__Problem statement__:
Extract every entry word for word.

══════════════════════════════

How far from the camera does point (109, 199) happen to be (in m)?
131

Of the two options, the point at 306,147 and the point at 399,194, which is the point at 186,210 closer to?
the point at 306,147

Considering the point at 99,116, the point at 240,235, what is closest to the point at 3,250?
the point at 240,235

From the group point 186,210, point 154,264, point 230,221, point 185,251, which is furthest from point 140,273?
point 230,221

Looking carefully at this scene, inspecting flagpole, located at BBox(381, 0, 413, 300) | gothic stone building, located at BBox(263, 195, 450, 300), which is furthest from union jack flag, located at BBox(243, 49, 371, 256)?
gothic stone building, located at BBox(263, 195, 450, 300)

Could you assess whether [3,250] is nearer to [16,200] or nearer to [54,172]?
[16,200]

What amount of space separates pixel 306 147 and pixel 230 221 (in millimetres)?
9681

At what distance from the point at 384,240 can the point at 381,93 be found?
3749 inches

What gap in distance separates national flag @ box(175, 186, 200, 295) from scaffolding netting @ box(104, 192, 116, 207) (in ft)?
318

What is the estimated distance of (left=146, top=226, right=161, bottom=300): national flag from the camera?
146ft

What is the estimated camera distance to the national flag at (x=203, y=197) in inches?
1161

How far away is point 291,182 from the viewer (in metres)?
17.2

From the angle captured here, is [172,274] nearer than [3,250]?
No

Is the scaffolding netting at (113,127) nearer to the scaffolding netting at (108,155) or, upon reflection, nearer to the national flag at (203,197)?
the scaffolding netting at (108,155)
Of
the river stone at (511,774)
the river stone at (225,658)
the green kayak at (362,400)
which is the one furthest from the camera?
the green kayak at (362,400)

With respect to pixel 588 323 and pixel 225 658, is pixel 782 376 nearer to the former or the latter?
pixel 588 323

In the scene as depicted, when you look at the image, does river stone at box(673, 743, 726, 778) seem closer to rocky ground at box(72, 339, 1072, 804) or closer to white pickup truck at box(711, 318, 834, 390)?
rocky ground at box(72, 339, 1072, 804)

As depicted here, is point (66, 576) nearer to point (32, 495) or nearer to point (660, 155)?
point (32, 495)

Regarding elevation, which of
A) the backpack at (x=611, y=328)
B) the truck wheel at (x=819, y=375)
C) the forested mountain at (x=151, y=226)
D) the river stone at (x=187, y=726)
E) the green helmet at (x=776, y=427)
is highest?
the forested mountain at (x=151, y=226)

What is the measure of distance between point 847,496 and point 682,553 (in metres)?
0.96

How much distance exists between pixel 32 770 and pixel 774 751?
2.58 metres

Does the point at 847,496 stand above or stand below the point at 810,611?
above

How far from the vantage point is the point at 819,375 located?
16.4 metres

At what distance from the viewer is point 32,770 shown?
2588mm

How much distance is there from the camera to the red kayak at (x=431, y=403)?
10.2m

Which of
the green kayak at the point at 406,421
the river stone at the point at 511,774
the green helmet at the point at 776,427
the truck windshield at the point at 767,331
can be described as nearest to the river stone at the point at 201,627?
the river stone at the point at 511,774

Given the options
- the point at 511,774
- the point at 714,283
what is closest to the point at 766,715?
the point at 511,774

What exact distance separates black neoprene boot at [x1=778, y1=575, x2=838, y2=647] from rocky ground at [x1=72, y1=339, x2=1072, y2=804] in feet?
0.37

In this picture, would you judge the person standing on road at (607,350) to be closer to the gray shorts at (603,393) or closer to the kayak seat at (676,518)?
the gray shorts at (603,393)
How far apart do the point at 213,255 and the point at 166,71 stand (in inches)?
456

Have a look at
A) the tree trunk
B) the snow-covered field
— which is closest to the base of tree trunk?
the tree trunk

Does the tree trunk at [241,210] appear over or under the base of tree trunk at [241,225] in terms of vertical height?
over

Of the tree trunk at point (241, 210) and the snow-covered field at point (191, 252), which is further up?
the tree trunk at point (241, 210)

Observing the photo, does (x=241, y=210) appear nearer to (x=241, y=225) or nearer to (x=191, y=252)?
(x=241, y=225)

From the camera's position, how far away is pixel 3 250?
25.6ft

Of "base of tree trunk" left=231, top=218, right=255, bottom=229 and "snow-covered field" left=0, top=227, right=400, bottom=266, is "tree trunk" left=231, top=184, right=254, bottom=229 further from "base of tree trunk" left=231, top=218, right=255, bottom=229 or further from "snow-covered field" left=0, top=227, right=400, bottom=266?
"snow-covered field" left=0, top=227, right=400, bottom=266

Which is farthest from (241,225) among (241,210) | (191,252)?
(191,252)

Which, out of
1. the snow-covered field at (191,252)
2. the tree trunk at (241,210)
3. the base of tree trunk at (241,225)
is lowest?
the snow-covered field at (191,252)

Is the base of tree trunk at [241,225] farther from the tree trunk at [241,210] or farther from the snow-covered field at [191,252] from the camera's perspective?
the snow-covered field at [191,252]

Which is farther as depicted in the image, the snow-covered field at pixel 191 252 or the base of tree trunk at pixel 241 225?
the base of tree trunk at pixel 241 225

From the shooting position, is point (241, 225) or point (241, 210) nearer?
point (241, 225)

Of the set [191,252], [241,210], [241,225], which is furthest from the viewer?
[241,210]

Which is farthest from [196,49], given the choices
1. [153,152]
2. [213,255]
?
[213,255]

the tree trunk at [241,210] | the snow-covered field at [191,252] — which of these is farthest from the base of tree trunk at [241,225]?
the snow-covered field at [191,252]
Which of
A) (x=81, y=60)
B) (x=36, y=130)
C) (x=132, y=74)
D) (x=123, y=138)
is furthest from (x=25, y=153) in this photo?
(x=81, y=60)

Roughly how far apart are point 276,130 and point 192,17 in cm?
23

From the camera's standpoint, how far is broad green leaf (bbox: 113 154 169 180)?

══════════════════════════════

__Expected output__:
How far from the camera does point (109, 199) happen to be (in m)?
131

Of the two options, the point at 306,147 and the point at 399,194, which is the point at 186,210 closer to?
the point at 306,147

Considering the point at 99,116, the point at 240,235, what is closest to the point at 3,250?
the point at 240,235

From the group point 186,210, point 154,264, point 230,221, point 185,251, which is furthest from point 140,273?
point 230,221

Looking carefully at this scene, inspecting flagpole, located at BBox(381, 0, 413, 300) | gothic stone building, located at BBox(263, 195, 450, 300), which is furthest from union jack flag, located at BBox(243, 49, 371, 256)?
gothic stone building, located at BBox(263, 195, 450, 300)

Could you assess whether [3,250] is nearer to [16,200] or nearer to [54,172]?
[16,200]

What amount of space separates pixel 306 147 and pixel 230 221 (in millimetres)?
9681

At what distance from the point at 384,240 can the point at 381,93 be found?
3749 inches

What gap in distance separates national flag @ box(175, 186, 200, 295) from scaffolding netting @ box(104, 192, 116, 207) (in ft)?
318

What is the estimated distance of (left=146, top=226, right=161, bottom=300): national flag from the camera?
146ft

What is the estimated camera distance to the national flag at (x=203, y=197) in inches?
1161

How far away is point 291,182 from the viewer (in metres)?
17.2

From the angle captured here, is [172,274] nearer than [3,250]?
No

Is the scaffolding netting at (113,127) nearer to the scaffolding netting at (108,155) or, upon reflection, nearer to the national flag at (203,197)?
the scaffolding netting at (108,155)
Of
the river stone at (511,774)
the river stone at (225,658)
the green kayak at (362,400)
which is the one furthest from the camera?
the green kayak at (362,400)

With respect to pixel 588 323 and pixel 225 658, is pixel 782 376 nearer to the former or the latter?
pixel 588 323

In the scene as depicted, when you look at the image, does river stone at box(673, 743, 726, 778) seem closer to rocky ground at box(72, 339, 1072, 804) or closer to white pickup truck at box(711, 318, 834, 390)?
rocky ground at box(72, 339, 1072, 804)

As depicted here, is point (66, 576) nearer to point (32, 495) or nearer to point (660, 155)?
point (32, 495)

Regarding elevation, which of
A) the backpack at (x=611, y=328)
B) the truck wheel at (x=819, y=375)
C) the forested mountain at (x=151, y=226)
D) the river stone at (x=187, y=726)
E) the green helmet at (x=776, y=427)
is highest?
the forested mountain at (x=151, y=226)

What is the measure of distance between point 847,496 and point 682,553 (in metres)?
0.96

How much distance exists between pixel 32 770 and pixel 774 751?
2.58 metres

Does the point at 847,496 stand above or stand below the point at 810,611?
above

How far from the vantage point is the point at 819,375 located?
16.4 metres

At what distance from the viewer is point 32,770 shown?
2588mm

How much distance is there from the camera to the red kayak at (x=431, y=403)?
10.2m

Which of
the green kayak at the point at 406,421
the river stone at the point at 511,774
the green helmet at the point at 776,427
the truck windshield at the point at 767,331
can be described as nearest to the river stone at the point at 201,627?
the river stone at the point at 511,774

Given the options
- the point at 511,774
- the point at 714,283
what is closest to the point at 766,715?
the point at 511,774

What exact distance separates black neoprene boot at [x1=778, y1=575, x2=838, y2=647] from rocky ground at [x1=72, y1=339, x2=1072, y2=804] in feet?
0.37

In this picture, would you judge the person standing on road at (607,350) to be closer to the gray shorts at (603,393) or closer to the kayak seat at (676,518)?
the gray shorts at (603,393)
How far apart do the point at 213,255 and the point at 166,71 stand (in inches)?
456

Have a look at
A) the tree trunk
B) the snow-covered field
— which is closest to the base of tree trunk?
the tree trunk

Does the tree trunk at [241,210] appear over or under the base of tree trunk at [241,225] in terms of vertical height?
over

Of the tree trunk at point (241, 210) and the snow-covered field at point (191, 252), which is further up?
the tree trunk at point (241, 210)

Observing the photo, does (x=241, y=210) appear nearer to (x=241, y=225) or nearer to (x=191, y=252)?
(x=241, y=225)

From the camera's position, how far away is pixel 3 250?
25.6ft

Of "base of tree trunk" left=231, top=218, right=255, bottom=229 and "snow-covered field" left=0, top=227, right=400, bottom=266, is "tree trunk" left=231, top=184, right=254, bottom=229 further from "base of tree trunk" left=231, top=218, right=255, bottom=229 or further from "snow-covered field" left=0, top=227, right=400, bottom=266?
"snow-covered field" left=0, top=227, right=400, bottom=266

Which is farthest from (241,225) among (241,210) | (191,252)?
(191,252)

Which, out of
1. the snow-covered field at (191,252)
2. the tree trunk at (241,210)
3. the base of tree trunk at (241,225)
is lowest?
the snow-covered field at (191,252)

Is the base of tree trunk at [241,225] farther from the tree trunk at [241,210] or farther from the snow-covered field at [191,252] from the camera's perspective?
the snow-covered field at [191,252]

Which is farther as depicted in the image, the snow-covered field at pixel 191 252 or the base of tree trunk at pixel 241 225?
the base of tree trunk at pixel 241 225

From the shooting position, is point (241, 225) or point (241, 210) nearer?
point (241, 225)

Of the set [191,252], [241,210], [241,225], which is furthest from the viewer?
[241,210]

Which is farthest from [196,49], given the choices
1. [153,152]
2. [213,255]
?
[213,255]

the tree trunk at [241,210] | the snow-covered field at [191,252] — which of these is farthest from the base of tree trunk at [241,225]?
the snow-covered field at [191,252]
Which of
A) (x=81, y=60)
B) (x=36, y=130)
C) (x=132, y=74)
D) (x=123, y=138)
is furthest from (x=25, y=153) in this photo?
(x=81, y=60)

Roughly how far apart are point 276,130 and point 192,17 in cm?
23

From the camera's standpoint, how far is broad green leaf (bbox: 113 154 169 180)?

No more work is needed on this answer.